- REQUISITO 1 -
Transcreva do texto sobre a investigação do Grupo Refit o trecho começando em "As investigações passaram" e indo até "do Comando Vermelho.".
- REQUISITO 2 -
Por favor, dê continuidade ao texto sobre a investigação do Grupo Refit a partir do ponto em que ele termina.

A Polícia Federal investiga um suposto esquema bilionário centrado em Ricardo Magro, controlador do Grupo Refit (antiga Refinaria de Manguinhos). As apurações avançaram sobre o ex-governador do Rio de Janeiro Cláudio Castro e uma rede de interesses políticos e financeiros em torno da empresa.
As investigações passaram a revelar personagens e articulações que atravessam o ambiente político ligado a Flávio Bolsonaro. Parte dessa teia investigada chega a suspeitas envolvendo armas, fuzis e integrantes do Comando Vermelho.
Não há elemento público que permita afirmar que Flávio Bolsonaro tenha mandado armas para traficantes. A investigação, no entanto, questiona o que ocorria nessa rede de interesses bilionários, que envolve o governo do Rio e personagens ligados ao tráfico de armas.
A Operação Sem Refino, autorizada pelo Supremo Tribunal Federal, apura fraudes fiscais, sonegação de impostos, ocultação patrimonial, evasão de recursos ao exterior, gestão fraudulenta, lavagem de dinheiro e crimes contra a ordem econômica no setor de combustíveis. Foi determinado o bloqueio de aproximadamente R$ 52 bilhões em ativos financeiros e a suspensão de atividades econômicas de empresas investigadas. Cumpriram-se mandados de busca e apreensão e medidas de afastamento de funções públicas no Rio de Janeiro, São Paulo e Distrito Federal. Magro, que reside nos Estados Unidos, teve prisão preventiva decretada e nome incluído na Difusão Vermelha da Interpol.

- DADOS PARA ANÁLISE -
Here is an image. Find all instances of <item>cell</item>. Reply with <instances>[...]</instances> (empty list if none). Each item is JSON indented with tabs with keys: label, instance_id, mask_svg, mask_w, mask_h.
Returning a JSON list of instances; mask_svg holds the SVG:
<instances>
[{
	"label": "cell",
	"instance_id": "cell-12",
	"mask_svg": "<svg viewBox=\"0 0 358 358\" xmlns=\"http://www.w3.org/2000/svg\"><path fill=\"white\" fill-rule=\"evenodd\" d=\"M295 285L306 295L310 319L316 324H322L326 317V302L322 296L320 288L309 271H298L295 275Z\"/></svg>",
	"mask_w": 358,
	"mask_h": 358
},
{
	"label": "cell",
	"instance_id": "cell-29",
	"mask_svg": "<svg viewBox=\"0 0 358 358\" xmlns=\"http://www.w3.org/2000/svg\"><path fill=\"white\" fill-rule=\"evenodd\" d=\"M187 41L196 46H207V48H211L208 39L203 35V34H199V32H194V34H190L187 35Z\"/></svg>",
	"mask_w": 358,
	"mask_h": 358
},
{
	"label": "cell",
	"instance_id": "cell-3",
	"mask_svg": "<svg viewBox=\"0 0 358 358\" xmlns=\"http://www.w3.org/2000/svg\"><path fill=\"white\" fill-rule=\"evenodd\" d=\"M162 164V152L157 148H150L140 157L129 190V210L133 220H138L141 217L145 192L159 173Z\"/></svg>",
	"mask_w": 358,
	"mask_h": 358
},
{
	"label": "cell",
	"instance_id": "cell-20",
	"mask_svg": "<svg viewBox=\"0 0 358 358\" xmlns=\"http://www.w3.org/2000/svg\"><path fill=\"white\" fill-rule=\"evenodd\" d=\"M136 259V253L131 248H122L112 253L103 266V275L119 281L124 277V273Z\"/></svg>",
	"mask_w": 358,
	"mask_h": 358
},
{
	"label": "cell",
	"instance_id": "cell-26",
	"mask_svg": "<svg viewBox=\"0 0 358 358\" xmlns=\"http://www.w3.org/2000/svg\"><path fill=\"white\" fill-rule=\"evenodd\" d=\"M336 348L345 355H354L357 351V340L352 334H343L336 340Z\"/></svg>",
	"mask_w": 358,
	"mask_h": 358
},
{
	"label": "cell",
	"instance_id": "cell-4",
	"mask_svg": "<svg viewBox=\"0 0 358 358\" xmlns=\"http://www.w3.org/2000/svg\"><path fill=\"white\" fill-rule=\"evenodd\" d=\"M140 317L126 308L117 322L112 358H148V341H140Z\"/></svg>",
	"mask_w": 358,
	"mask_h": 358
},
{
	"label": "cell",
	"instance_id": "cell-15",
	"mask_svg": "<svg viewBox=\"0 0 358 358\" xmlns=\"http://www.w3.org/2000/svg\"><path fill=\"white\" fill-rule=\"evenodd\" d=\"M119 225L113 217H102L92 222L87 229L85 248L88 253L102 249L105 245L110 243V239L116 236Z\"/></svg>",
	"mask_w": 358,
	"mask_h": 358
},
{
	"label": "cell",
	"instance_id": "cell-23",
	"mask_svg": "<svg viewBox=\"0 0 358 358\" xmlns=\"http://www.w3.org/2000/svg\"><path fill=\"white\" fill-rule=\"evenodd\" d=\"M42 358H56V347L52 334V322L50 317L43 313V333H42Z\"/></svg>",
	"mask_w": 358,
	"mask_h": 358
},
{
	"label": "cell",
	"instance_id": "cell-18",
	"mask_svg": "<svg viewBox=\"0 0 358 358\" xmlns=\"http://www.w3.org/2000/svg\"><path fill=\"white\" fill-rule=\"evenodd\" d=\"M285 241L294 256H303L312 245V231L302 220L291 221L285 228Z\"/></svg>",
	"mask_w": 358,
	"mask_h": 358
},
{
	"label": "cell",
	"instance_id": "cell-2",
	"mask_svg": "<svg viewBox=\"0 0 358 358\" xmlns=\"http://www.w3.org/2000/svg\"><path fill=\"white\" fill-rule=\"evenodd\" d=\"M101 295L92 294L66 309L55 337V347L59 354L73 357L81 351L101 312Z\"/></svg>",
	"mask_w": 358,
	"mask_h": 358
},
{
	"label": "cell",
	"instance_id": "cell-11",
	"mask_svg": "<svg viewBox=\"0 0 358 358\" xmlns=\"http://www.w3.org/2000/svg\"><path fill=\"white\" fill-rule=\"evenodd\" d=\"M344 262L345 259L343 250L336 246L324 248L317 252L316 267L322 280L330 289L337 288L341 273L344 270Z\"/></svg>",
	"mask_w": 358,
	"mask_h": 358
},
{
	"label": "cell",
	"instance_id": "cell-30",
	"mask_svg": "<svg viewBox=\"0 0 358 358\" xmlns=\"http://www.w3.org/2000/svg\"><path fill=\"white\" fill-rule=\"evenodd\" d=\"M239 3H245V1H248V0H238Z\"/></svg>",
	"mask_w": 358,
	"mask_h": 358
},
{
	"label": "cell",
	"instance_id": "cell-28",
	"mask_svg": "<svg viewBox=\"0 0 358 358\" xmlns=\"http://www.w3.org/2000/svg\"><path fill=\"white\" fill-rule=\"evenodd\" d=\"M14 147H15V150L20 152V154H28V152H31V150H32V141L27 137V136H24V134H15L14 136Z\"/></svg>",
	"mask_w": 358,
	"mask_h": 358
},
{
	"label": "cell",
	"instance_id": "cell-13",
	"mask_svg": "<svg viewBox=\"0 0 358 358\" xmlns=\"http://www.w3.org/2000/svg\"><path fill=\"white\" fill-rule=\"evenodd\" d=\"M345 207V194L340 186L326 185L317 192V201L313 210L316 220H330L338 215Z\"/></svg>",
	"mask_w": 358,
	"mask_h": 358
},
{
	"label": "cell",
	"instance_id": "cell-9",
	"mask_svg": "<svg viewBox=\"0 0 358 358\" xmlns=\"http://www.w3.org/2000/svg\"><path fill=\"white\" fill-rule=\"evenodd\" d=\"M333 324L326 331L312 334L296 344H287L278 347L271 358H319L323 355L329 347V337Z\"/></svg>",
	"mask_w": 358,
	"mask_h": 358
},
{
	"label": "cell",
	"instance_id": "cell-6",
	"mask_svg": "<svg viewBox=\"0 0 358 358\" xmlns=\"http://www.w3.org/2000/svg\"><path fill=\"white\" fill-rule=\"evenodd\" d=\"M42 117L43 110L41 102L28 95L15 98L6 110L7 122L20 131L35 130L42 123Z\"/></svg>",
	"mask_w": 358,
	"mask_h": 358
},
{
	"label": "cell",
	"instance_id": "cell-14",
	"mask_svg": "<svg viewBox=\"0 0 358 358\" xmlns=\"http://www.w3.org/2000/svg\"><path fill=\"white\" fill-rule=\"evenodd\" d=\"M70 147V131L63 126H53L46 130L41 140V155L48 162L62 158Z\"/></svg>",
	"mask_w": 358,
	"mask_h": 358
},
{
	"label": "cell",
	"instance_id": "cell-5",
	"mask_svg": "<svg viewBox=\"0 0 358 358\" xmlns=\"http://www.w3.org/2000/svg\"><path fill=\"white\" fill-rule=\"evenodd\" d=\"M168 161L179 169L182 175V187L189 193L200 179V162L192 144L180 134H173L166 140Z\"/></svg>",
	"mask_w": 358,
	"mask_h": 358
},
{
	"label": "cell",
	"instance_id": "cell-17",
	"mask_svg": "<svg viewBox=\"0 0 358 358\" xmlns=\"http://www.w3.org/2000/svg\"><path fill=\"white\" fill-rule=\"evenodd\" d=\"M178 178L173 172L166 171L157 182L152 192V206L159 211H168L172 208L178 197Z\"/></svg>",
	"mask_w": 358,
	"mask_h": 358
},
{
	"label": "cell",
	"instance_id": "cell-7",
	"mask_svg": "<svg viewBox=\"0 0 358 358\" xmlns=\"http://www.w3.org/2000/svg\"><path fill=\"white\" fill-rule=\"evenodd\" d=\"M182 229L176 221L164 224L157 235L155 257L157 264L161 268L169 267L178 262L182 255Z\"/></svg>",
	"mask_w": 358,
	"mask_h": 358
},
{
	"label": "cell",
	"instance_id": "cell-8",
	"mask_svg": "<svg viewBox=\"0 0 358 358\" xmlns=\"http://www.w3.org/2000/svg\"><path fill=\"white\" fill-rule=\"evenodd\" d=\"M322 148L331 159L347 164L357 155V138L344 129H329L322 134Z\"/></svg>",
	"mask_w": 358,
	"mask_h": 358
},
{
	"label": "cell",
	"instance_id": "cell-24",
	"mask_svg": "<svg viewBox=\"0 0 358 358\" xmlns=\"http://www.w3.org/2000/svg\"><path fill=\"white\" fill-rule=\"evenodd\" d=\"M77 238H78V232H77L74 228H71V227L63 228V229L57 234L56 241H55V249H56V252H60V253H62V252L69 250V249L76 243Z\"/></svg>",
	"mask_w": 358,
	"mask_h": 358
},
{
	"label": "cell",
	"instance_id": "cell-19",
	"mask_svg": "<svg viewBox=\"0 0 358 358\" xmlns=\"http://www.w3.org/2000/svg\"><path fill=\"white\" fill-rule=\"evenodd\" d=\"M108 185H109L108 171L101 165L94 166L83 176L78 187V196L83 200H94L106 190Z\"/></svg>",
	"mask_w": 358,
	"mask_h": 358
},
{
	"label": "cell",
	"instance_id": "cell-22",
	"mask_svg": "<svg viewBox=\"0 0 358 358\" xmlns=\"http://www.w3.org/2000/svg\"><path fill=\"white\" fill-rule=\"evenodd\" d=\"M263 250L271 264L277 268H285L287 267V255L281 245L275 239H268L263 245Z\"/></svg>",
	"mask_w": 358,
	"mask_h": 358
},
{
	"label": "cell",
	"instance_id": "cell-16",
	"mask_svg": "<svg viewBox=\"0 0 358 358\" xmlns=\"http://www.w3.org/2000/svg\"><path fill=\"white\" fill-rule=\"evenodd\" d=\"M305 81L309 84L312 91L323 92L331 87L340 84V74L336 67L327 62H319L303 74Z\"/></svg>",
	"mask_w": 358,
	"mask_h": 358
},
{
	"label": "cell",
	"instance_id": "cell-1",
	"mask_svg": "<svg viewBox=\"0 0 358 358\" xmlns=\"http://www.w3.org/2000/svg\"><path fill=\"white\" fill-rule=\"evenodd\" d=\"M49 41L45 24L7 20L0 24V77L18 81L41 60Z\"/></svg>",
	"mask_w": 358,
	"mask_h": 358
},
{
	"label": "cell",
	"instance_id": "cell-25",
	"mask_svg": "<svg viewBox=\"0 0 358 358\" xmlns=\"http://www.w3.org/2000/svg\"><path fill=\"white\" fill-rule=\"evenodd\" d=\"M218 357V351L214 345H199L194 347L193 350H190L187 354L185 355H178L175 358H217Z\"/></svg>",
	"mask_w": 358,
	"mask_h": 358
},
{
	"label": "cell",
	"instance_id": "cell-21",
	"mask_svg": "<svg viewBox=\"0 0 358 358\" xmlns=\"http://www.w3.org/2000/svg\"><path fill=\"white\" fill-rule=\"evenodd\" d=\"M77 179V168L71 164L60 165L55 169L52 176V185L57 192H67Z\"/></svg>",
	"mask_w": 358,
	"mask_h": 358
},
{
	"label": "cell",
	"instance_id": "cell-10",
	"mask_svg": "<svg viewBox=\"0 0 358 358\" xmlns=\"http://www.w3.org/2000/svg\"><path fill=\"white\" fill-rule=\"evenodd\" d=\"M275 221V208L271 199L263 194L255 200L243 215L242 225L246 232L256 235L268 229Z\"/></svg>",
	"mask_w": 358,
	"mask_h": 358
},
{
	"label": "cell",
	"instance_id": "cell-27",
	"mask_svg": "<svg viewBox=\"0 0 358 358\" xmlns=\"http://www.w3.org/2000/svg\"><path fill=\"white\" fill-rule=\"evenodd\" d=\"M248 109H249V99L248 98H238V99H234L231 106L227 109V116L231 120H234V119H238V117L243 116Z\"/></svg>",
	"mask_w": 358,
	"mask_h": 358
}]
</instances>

- RESPOSTA 1 -
As investigações passaram a revelar personagens e articulações que atravessam o ambiente político ligado a Flávio Bolsonaro. Parte dessa teia investigada chega a suspeitas envolvendo armas, fuzis e integrantes do Comando Vermelho.

- RESPOSTA 2 -
Segundo as apurações, Cláudio Castro teria atuado para criar ambiente favorável às atividades do conglomerado Refit, inclusive por meio de programa de refinanciamento tributário e outras medidas administrativas. Relatórios da Polícia Federal apontam leniência e cooptação de estruturas estaduais em benefício do grupo. Há menção a encontros entre Castro e Magro, inclusive em Nova York, e a intervenções em órgãos como secretarias de Estado e a Procuradoria-Geral do Estado.
As investigações se inserem no contexto da ADPF das Favelas, voltada a organizações criminosas no Rio de Janeiro e possíveis conexões com agentes públicos. Desdobramentos anteriores, como a Operação Carbono Oculto, apontam ligações do grupo a esquemas de contrabando de armas dos Estados Unidos, incluindo fuzis AK-47 e AR-10 enviados em contêineres, com intermediários conectados a facções como o Comando Vermelho e o PCC.
A investigação continua em andamento, com novas fases que incluem mandados adicionais e aprofundamento sobre a atuação de agentes públicos e possíveis lavagens de dinheiro.